> [TASK REQUIREMENTS]
Everything from the line containing "From this photo, which" through the last line of the records must be returned verbatim, and nothing outside that range.

> [GIVEN RECORDS]
==*==
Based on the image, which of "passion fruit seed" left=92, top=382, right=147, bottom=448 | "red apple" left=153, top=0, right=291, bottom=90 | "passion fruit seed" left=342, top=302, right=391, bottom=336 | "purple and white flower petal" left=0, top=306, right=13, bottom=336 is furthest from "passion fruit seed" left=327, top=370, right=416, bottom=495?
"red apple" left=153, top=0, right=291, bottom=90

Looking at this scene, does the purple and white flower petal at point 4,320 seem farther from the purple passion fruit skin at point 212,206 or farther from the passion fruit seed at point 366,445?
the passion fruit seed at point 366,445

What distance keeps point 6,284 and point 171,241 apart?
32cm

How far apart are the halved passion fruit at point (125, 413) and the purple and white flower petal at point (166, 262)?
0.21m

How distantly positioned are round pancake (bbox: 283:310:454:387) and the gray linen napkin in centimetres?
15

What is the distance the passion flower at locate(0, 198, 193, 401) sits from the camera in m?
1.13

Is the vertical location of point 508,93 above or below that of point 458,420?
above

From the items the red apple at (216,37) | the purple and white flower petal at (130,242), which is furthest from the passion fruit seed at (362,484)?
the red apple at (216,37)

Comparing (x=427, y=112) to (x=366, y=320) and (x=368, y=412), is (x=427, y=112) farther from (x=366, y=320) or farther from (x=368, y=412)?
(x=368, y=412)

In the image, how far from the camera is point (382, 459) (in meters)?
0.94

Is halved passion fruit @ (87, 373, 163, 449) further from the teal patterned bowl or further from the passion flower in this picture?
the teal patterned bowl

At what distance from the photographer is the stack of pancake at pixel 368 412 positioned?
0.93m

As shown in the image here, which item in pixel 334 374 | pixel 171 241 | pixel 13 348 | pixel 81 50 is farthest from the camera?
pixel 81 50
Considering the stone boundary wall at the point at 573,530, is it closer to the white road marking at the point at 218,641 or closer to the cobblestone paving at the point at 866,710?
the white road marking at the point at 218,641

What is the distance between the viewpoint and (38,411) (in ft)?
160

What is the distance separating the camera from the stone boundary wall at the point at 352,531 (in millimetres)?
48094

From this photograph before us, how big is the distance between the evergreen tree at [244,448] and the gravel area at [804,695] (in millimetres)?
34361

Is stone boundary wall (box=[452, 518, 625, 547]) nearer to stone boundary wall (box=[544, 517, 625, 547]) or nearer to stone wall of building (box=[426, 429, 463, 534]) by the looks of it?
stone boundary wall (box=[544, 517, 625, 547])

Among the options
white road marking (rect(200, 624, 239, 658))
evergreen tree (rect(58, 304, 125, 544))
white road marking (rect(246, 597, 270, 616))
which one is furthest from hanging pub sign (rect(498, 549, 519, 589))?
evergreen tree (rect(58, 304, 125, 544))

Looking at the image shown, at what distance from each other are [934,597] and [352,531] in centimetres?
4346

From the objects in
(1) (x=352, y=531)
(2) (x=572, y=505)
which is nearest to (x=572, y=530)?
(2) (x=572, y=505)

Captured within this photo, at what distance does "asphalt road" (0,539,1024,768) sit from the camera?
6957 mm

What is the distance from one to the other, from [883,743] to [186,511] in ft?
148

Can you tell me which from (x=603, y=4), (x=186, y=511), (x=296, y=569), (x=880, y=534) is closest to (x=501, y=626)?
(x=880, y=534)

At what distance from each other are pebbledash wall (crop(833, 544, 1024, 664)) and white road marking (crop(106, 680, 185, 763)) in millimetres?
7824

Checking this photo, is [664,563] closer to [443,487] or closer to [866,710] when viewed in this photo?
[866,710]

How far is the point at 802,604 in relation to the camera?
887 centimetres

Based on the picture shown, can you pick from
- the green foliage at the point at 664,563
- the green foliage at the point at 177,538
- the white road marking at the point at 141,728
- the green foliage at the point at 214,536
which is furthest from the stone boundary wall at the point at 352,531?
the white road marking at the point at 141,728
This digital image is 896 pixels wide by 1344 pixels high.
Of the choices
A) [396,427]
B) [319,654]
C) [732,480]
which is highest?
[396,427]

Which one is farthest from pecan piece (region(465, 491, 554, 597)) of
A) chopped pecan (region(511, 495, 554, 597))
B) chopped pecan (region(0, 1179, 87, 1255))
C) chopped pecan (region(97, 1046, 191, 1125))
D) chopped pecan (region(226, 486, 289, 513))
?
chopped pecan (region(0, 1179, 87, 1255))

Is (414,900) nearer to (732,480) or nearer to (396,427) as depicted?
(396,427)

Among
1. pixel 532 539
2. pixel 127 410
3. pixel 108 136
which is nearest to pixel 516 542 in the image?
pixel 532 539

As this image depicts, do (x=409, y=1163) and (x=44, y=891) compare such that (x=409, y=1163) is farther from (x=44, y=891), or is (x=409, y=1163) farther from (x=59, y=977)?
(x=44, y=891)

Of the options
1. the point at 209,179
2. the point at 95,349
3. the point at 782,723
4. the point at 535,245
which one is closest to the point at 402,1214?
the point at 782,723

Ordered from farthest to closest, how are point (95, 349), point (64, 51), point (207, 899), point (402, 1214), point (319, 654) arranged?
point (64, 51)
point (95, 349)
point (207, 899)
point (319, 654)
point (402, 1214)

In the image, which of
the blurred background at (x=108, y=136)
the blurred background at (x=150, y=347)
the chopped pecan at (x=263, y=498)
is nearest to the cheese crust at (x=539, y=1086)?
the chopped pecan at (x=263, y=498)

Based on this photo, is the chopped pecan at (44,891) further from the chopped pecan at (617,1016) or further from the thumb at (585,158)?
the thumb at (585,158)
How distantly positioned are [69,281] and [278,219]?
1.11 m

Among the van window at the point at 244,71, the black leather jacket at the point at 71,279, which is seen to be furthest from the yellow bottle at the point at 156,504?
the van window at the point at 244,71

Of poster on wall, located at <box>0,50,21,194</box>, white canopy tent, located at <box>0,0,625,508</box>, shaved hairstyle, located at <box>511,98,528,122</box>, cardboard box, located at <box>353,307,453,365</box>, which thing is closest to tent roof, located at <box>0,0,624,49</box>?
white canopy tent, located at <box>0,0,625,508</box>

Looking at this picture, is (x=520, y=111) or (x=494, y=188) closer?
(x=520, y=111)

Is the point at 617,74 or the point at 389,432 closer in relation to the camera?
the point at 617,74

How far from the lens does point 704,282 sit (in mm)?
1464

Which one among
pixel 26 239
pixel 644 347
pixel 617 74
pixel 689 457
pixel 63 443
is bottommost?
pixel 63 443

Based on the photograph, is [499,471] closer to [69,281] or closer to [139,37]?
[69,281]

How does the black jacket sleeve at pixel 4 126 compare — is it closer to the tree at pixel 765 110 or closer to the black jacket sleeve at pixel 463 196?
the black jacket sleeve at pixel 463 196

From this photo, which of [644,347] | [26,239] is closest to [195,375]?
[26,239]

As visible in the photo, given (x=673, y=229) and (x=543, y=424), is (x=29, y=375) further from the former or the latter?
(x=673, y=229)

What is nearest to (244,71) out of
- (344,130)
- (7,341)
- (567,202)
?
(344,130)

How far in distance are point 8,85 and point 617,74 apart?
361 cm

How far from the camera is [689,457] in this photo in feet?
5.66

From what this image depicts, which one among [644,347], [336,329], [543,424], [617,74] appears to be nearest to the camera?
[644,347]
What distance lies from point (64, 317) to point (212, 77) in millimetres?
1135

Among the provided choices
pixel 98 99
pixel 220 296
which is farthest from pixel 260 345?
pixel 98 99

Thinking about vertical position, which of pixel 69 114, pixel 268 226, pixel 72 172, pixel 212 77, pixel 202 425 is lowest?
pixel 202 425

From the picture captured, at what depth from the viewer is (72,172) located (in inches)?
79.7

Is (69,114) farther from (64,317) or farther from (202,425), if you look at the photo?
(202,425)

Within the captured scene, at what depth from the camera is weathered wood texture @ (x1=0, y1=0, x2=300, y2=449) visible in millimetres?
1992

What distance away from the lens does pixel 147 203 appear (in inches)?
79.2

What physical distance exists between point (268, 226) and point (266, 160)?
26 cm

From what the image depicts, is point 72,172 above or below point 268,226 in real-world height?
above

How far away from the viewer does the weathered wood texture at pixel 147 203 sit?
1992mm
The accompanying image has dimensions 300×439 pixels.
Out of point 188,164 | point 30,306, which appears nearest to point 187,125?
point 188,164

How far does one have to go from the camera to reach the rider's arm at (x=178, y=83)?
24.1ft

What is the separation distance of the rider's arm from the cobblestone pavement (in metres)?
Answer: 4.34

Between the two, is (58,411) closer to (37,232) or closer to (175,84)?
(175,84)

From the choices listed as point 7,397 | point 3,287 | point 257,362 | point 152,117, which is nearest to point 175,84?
==*==
> [WRITTEN RESPONSE]
From this photo, which of [644,347] | [26,239] is closest to [195,375]?
[26,239]

As visible in the photo, given (x=673, y=229) and (x=543, y=424), is (x=29, y=375) further from the former or the latter?
(x=673, y=229)

What is nearest to (244,71) out of
- (344,130)
- (7,341)
- (567,202)
?
(344,130)

How far in distance are point 8,85 and point 617,74 apart?
361 cm

How far from the camera is [689,457] in this photo in feet?
5.66

From what this image depicts, which one among [644,347], [336,329], [543,424], [617,74] appears to be nearest to the camera?
[644,347]
What distance lies from point (64, 317) to point (212, 77) in millimetres?
1135

Among the provided choices
pixel 98 99
pixel 220 296
which is farthest from pixel 260 345?
pixel 98 99

Thinking about vertical position, which of pixel 69 114, pixel 268 226, pixel 72 172, pixel 212 77, pixel 202 425 is lowest?
pixel 202 425

From the picture captured, at what depth from the viewer is (72,172) located (in inches)?
79.7

Is (69,114) farther from (64,317) or farther from (202,425), if you look at the photo?
(202,425)

Within the captured scene, at what depth from the camera is weathered wood texture @ (x1=0, y1=0, x2=300, y2=449) visible in millimetres?
1992

What distance away from the lens does pixel 147 203 appear (in inches)?
79.2

What physical distance exists between point (268, 226) and point (266, 160)?
26 cm

From what the image depicts, is point 72,172 above or below point 268,226 in real-world height?
above

How far away from the viewer does the weathered wood texture at pixel 147 203 sit?
1992mm
The accompanying image has dimensions 300×439 pixels.
Out of point 188,164 | point 30,306, which appears nearest to point 187,125?
point 188,164

How far does one have to go from the camera to reach the rider's arm at (x=178, y=83)?
24.1ft

What is the separation distance of the rider's arm from the cobblestone pavement (in metres)?
Answer: 4.34

Between the two, is (58,411) closer to (37,232) or closer to (175,84)?
(175,84)

From the choices listed as point 7,397 | point 3,287 | point 257,362 | point 152,117, which is nearest to point 175,84?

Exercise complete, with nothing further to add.